____ Bacaan

Menggugat Eksistensi G-8

Oleh Bawono Kumoro

Pada 7-9 Juli 2008, G-8 (Group of Eight) menggelar Konferensi Tingkat Tinggi (KTT) di Toyako, Hokkaido, Jepang. Sebagaimana pertemuan-pertemuan sebelumnya, KTT ini berpotensi menuai berbagai kontroversi dan resistensi global, terutama terkait dengan masalah kemiskinan dan krisis pangan.

Group of Eight adalah kelompok negara industri maju yang terdiri dari Amerika Serikat (AS), Inggris, Jerman, Prancis, Italia, Rusia, Kanada, dan Jepang. Secara historis terbentuknya “sindikat” antarkepala negara ini dilatarbelakangi oleh motif ekonomi politik. Dalam hal ini, resesi global dan krisis minyak.

Tidak seperti organisasi-organisasi transnasional lainnya, secara de jure G-8 tidak memiliki sistem administrasi yang baku. Hal tersebut tak lain disebabkan status G-8 yang sesungguhnya lebih bersifat informal. G-8 bukanlah organisasi internasional yang berdasarkan pada suatu piagam atau pakta internasional tertentu, tetapi tidak lebih dari sebuah forum atau kongsi tidak resmi yang dibentuk oleh segelintir elite pemegang kendali struktur kekuasaan dunia. Setiap keputusan dan kebijakan diformulasikan sebagai sebuah komitmen politik anggota-anggotanya.

________
____ Data Tugas

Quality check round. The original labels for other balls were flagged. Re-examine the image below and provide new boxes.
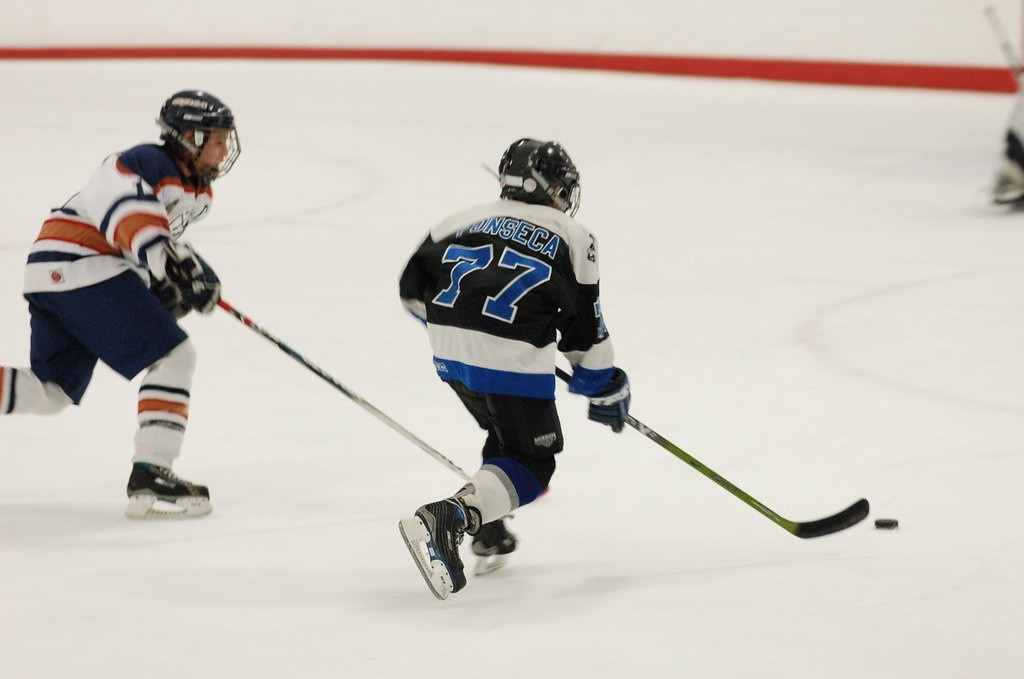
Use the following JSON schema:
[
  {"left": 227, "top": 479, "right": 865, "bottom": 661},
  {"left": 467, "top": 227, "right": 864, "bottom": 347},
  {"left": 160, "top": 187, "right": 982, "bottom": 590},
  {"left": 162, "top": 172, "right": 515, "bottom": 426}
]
[{"left": 874, "top": 518, "right": 899, "bottom": 530}]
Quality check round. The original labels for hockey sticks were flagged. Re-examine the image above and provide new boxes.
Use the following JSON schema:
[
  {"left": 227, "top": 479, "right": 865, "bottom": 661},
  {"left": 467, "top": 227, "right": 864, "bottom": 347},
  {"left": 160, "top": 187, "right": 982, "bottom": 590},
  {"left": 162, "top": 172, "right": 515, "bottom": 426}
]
[
  {"left": 981, "top": 4, "right": 1022, "bottom": 83},
  {"left": 554, "top": 366, "right": 873, "bottom": 541},
  {"left": 165, "top": 264, "right": 553, "bottom": 501}
]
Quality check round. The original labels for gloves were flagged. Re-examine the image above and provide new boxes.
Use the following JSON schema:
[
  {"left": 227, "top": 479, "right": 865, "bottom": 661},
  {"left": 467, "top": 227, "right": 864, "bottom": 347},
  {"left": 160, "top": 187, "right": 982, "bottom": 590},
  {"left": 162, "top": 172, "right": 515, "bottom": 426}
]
[
  {"left": 588, "top": 369, "right": 631, "bottom": 432},
  {"left": 172, "top": 248, "right": 222, "bottom": 313},
  {"left": 147, "top": 278, "right": 191, "bottom": 318}
]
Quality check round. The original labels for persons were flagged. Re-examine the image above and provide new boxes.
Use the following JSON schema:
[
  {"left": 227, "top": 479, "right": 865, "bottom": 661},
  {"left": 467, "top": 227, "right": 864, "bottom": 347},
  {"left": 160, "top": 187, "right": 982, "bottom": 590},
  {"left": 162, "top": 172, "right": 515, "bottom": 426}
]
[
  {"left": 396, "top": 138, "right": 631, "bottom": 600},
  {"left": 994, "top": 74, "right": 1024, "bottom": 205},
  {"left": 1, "top": 91, "right": 242, "bottom": 520}
]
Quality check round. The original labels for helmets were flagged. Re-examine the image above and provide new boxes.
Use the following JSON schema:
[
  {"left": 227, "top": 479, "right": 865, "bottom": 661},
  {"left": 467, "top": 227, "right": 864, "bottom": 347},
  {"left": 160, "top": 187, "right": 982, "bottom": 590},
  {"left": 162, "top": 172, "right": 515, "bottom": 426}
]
[
  {"left": 157, "top": 91, "right": 241, "bottom": 184},
  {"left": 498, "top": 138, "right": 581, "bottom": 217}
]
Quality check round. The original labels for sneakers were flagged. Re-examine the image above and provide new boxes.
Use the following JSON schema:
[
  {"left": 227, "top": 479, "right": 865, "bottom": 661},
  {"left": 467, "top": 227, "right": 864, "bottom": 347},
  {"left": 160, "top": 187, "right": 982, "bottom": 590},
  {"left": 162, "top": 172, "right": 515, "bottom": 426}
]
[
  {"left": 471, "top": 515, "right": 518, "bottom": 576},
  {"left": 399, "top": 484, "right": 482, "bottom": 602},
  {"left": 125, "top": 464, "right": 213, "bottom": 522}
]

________

- Perintah A:
Negara mana saja yang disebut dalam bacaan tentang G-8 sebagai anggota kelompok itu?
- Perintah B:
Berapa banyak baris dalam entri yang memuat kata "provide"? Sebutkan angkanya saja.
Bacaan dan entri ini tidak saling berkaitan.

- Jawaban A:
Amerika Serikat (AS), Inggris, Jerman, Prancis, Italia, Rusia, Kanada, dan Jepang.

- Jawaban B:
6